# UPDATE-ADOPTED! Golden in need of Adoption



## CarlosW9FE (Jul 17, 2012)

This beautiful boy is waiting for adoption at the Vanderburgh Humane Society in Evansville Indiana. I referred him to FLASH Golden Retriever Rescue in Evansville, IN this morning. Hopefully they can find this guy a forever home. Southern Indiana Golden Retriever Club

https://www.facebook.com/photo.php?...38110977.61595.237760179614133&type=1&theater


“Jake” .. ID#21552228 

Golden Retriever .. Adult Male

Up-to-date with routine shots

Vanderburgh Humane Society
400 Millner Industrial Drive
Evansville, IN 47710
Phone: 812-426-2563
Email: [email protected]

Hours of Operation: 
Adoption & viewing hours: Tuesday through Saturday, 12 pm - 6 pm
General business hours: Tuesday through Saturday, 9 am - 5 pm


----------



## eleni (Oct 10, 2013)

Oh poor thing! His eyes look so sad and worried...I wonder what he has been through. I hope he finds a good, loving home


----------



## CarlosW9FE (Jul 17, 2012)

I rescued my two furr kids (Jax & Annie) from this same area at this time last year. I would love to drive out their and get him to have a furrkid trio in our house but my wife said otherwise. I really hate it that she won't let me get him, otherwise I'd be on the road making the trip today.


----------



## CarlosW9FE (Jul 17, 2012)

UPDATE....Jake has a meet and greet scheduled for tomorrow, if all goes well, he will go home with them. They suggested checking website vhslifesaver.org after 6pm Saturday to see if his picture has been removed because he found his forever home with the family coming to meet him.


----------



## sam'smama (Oct 28, 2013)

I emailed them today!

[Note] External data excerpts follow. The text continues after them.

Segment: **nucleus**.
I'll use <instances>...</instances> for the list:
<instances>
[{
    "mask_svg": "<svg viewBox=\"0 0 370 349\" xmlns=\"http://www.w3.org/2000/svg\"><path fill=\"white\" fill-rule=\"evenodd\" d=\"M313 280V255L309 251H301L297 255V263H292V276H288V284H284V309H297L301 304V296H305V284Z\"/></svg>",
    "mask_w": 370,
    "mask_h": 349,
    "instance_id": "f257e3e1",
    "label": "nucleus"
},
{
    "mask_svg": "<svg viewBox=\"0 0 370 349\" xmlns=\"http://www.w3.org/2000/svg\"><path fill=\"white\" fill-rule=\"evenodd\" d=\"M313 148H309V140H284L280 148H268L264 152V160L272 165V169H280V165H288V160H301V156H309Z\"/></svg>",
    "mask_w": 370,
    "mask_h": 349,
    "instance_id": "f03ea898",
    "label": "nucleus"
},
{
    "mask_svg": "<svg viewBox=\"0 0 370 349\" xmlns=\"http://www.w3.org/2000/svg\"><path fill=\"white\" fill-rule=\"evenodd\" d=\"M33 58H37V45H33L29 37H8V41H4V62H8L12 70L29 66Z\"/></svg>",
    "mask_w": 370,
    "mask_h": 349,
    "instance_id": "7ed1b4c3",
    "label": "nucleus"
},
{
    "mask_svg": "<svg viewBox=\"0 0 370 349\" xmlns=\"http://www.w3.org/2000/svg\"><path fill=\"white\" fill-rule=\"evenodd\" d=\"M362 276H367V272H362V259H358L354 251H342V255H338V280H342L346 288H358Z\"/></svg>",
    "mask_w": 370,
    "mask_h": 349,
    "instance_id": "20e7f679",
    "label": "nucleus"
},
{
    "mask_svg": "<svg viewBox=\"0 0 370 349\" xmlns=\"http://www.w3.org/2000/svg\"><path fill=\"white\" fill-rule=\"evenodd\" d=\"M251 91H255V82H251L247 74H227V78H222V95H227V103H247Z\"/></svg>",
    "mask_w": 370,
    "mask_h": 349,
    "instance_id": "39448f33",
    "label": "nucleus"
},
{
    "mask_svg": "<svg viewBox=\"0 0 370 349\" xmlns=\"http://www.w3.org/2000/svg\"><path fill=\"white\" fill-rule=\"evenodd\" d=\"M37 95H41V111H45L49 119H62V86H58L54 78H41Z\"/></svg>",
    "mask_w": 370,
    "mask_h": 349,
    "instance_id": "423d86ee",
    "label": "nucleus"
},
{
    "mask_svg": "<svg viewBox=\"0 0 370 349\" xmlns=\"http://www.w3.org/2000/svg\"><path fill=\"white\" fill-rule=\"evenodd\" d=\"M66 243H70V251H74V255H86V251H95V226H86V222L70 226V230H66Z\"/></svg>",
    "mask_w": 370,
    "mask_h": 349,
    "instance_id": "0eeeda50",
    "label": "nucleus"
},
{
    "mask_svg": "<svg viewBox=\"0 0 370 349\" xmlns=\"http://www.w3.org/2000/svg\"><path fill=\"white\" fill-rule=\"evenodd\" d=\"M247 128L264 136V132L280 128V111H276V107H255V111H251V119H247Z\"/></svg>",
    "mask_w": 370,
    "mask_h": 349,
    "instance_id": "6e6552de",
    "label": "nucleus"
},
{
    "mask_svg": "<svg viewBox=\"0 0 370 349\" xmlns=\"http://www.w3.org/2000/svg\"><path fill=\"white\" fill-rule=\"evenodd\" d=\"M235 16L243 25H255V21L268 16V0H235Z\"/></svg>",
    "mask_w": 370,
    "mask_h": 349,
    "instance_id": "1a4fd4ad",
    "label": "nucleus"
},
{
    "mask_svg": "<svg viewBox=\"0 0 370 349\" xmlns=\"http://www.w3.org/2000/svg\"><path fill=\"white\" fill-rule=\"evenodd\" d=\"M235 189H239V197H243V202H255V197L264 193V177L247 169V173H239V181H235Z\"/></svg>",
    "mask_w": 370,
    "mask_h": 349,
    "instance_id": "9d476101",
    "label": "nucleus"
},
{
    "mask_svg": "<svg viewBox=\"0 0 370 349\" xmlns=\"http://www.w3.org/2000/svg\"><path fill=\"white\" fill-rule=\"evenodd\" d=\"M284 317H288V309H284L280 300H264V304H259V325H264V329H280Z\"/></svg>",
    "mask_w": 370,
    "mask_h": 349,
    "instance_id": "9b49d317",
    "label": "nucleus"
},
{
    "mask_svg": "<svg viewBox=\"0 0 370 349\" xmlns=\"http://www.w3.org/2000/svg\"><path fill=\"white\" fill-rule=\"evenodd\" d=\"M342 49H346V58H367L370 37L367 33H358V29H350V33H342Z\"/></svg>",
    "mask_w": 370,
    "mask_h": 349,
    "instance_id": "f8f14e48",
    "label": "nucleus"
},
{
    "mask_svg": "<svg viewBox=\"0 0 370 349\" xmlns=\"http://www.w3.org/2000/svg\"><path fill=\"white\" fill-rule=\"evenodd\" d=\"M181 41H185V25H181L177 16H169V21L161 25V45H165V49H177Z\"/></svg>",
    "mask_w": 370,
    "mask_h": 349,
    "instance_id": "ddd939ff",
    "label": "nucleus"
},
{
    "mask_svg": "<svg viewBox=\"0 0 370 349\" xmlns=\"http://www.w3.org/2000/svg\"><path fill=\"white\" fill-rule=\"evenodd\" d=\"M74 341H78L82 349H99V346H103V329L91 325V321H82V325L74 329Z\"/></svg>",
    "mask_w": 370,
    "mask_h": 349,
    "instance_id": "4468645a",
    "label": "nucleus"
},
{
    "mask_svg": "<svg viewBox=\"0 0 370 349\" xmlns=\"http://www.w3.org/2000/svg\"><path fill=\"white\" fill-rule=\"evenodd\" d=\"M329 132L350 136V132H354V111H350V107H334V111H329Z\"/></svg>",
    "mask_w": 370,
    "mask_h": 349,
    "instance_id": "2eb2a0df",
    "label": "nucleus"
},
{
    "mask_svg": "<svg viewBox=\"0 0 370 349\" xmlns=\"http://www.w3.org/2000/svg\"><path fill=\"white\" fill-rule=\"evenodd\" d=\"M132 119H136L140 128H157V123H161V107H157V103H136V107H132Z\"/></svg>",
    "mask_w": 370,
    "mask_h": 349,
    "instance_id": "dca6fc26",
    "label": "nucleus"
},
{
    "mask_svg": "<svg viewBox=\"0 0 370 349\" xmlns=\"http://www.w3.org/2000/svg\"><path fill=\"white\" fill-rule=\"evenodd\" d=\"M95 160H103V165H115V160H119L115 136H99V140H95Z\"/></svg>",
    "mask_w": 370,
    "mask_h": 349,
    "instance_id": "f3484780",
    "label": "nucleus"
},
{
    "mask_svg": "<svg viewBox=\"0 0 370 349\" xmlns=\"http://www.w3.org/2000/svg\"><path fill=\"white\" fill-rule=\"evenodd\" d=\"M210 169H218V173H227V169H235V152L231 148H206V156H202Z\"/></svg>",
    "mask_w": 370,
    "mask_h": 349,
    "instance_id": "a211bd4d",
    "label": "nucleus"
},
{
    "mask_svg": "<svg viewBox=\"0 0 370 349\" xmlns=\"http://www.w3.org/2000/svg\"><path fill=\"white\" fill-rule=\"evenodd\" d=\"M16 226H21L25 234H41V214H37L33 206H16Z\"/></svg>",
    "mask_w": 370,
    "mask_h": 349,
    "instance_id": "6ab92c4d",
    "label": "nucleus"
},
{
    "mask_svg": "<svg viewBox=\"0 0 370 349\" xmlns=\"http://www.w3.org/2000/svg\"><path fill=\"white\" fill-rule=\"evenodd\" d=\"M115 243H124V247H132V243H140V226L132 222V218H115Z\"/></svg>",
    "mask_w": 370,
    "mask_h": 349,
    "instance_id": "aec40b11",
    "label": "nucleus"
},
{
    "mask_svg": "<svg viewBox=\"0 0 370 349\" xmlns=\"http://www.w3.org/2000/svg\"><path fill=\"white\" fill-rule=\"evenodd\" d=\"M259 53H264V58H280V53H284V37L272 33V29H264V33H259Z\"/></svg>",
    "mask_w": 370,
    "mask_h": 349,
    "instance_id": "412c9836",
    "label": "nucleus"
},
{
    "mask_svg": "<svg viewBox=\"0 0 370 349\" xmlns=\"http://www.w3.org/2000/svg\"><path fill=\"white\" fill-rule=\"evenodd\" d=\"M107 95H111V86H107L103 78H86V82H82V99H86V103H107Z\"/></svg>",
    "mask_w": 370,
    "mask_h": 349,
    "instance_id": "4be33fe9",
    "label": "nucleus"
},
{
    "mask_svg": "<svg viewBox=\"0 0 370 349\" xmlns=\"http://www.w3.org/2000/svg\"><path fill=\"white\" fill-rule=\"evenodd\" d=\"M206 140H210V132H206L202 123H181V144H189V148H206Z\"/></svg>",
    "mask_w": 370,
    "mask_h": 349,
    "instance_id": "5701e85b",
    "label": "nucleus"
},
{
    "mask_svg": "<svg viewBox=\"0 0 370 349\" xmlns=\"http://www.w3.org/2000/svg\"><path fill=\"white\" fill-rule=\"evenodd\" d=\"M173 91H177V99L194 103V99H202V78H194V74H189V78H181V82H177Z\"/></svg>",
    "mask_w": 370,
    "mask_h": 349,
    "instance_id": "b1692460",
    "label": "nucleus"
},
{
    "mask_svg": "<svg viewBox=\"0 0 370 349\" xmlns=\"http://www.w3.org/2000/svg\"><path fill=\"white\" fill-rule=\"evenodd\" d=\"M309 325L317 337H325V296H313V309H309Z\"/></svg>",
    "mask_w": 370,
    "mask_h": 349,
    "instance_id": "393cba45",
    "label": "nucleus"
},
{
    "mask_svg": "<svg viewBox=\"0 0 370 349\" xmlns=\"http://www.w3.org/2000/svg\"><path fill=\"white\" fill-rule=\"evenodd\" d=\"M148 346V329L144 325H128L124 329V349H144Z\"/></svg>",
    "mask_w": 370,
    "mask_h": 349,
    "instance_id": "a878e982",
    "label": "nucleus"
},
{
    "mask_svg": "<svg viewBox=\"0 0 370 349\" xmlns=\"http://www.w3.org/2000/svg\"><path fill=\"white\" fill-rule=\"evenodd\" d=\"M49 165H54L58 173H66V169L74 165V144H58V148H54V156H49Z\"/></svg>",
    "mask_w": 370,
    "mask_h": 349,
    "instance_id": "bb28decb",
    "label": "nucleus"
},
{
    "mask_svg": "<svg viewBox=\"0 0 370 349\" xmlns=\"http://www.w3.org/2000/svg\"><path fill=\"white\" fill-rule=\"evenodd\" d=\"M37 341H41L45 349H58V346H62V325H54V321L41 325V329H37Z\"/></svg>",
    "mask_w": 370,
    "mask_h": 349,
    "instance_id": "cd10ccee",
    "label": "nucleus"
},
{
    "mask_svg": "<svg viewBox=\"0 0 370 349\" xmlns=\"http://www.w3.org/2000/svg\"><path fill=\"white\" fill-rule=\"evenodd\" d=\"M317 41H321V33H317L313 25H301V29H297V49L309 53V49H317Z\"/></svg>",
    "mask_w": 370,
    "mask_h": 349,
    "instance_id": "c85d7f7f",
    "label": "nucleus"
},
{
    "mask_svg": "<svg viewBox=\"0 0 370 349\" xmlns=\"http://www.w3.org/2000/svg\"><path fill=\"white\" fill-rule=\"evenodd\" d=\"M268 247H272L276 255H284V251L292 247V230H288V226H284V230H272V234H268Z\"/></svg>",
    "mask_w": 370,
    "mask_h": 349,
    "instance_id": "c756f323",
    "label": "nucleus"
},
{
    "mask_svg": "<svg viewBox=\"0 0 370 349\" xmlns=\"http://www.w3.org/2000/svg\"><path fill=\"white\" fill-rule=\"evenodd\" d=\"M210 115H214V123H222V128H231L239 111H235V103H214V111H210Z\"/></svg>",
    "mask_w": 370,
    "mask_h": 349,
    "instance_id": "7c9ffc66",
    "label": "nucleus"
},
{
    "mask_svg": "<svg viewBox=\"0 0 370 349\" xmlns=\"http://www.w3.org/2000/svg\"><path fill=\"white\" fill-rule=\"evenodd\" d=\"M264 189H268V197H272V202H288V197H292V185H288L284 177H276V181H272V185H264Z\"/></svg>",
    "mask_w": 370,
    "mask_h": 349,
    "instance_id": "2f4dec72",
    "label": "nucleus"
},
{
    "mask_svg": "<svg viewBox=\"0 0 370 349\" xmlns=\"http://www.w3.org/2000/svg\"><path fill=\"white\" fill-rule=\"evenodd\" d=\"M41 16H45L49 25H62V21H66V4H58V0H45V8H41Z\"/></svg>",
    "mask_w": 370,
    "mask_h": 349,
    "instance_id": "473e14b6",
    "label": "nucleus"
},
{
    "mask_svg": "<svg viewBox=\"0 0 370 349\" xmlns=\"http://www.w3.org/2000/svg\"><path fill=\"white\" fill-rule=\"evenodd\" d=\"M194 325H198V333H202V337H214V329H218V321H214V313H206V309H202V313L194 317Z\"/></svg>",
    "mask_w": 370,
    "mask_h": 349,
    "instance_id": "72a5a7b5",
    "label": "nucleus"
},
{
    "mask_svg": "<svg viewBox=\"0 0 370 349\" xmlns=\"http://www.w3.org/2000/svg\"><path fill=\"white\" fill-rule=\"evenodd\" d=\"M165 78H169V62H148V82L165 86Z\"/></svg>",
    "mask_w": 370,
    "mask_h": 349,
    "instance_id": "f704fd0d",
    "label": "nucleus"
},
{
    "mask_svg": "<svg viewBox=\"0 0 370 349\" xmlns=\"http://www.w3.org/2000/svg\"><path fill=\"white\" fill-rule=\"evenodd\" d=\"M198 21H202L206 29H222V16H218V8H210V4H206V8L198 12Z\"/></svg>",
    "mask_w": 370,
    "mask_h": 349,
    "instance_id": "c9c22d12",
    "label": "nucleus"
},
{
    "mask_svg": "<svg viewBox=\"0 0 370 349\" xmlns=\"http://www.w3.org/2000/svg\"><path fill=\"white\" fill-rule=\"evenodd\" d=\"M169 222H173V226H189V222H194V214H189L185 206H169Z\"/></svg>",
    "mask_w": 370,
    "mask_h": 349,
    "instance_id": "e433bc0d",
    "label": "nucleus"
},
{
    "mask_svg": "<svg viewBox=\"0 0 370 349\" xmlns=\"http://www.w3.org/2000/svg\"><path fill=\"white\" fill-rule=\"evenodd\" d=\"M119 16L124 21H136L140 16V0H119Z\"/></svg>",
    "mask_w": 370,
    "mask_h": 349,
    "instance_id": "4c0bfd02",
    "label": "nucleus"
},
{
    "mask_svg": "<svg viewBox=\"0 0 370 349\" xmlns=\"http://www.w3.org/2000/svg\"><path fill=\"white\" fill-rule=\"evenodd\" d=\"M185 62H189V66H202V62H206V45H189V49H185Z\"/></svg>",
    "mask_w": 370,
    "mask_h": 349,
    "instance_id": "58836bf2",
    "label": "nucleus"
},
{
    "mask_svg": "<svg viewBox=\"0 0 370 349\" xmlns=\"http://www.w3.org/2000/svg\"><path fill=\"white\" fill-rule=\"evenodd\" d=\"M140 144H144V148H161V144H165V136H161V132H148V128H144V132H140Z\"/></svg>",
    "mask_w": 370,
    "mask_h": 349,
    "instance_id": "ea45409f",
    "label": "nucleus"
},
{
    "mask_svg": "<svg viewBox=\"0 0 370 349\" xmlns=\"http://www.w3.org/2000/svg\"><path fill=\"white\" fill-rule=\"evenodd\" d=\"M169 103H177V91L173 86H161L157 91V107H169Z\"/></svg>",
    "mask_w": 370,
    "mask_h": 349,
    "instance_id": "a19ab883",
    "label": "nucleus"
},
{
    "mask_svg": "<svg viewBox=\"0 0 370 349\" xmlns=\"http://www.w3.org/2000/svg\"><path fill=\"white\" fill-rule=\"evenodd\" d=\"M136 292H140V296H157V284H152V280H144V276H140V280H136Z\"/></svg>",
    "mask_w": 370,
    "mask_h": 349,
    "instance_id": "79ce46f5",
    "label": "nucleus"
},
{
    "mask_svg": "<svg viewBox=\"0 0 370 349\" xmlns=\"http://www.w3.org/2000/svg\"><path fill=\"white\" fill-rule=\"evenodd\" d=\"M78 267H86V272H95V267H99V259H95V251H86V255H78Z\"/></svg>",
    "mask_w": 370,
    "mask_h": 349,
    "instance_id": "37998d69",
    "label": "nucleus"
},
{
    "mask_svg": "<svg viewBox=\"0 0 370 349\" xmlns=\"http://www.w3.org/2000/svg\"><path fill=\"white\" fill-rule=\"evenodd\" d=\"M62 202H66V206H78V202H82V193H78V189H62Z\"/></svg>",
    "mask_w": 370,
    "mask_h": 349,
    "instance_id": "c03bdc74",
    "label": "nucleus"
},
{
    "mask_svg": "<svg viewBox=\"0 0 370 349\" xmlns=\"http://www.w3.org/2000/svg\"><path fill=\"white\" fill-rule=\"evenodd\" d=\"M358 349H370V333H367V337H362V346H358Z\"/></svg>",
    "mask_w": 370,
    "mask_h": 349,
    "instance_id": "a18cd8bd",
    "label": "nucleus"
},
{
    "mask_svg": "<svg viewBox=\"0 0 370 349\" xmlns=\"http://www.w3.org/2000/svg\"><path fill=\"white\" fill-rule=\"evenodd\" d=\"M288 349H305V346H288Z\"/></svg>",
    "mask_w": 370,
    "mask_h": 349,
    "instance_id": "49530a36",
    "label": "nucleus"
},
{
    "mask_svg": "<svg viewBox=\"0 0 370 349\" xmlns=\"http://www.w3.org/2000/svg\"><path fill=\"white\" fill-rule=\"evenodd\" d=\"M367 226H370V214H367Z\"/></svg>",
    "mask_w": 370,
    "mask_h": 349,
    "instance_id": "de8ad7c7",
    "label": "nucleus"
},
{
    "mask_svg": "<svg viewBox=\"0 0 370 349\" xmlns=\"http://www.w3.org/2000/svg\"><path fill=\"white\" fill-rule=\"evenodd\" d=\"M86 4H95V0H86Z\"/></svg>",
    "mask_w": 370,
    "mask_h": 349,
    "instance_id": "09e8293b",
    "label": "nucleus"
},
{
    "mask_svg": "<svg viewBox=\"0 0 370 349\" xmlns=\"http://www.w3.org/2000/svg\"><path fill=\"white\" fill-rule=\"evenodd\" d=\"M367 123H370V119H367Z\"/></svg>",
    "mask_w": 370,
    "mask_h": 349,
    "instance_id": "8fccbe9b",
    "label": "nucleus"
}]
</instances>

We would love to have Jake


----------



## Karen519 (Aug 21, 2006)

*Sam's Mamma*

Sam's Mamma

You should call, too and they'll probably have you fill out an adoption application.


----------



## CAROLINA MOM (May 12, 2009)

sam'smama said:


> I emailed them today! We would love to have Jake



Keep us updated if possible. 

Best of luck to you-he's a gorgeous boy.


----------



## sam'smama (Oct 28, 2013)

I heard back from them today, and unfortunately Jake cannot go to a home with children under the age of 10 :/ But he does have a meet and greet today, so hopefully that goes well and he finds a wonderful home!


----------



## Karen519 (Aug 21, 2006)

*Sam's mom*

Sam's Mom

Thanks for trying!


----------



## CarlosW9FE (Jul 17, 2012)

*UPDATE: Jake has been adopted. A big wonderful thank you to the family that gave this beautiful guy a new forever home. https://www.facebook.com/photo.php?...278.1073741829.237760179614133&type=1&theater
*


----------



## CAROLINA MOM (May 12, 2009)

Thank you for the update, I'll update the thread title. 

He's a lucky boy, so is his new family.


----------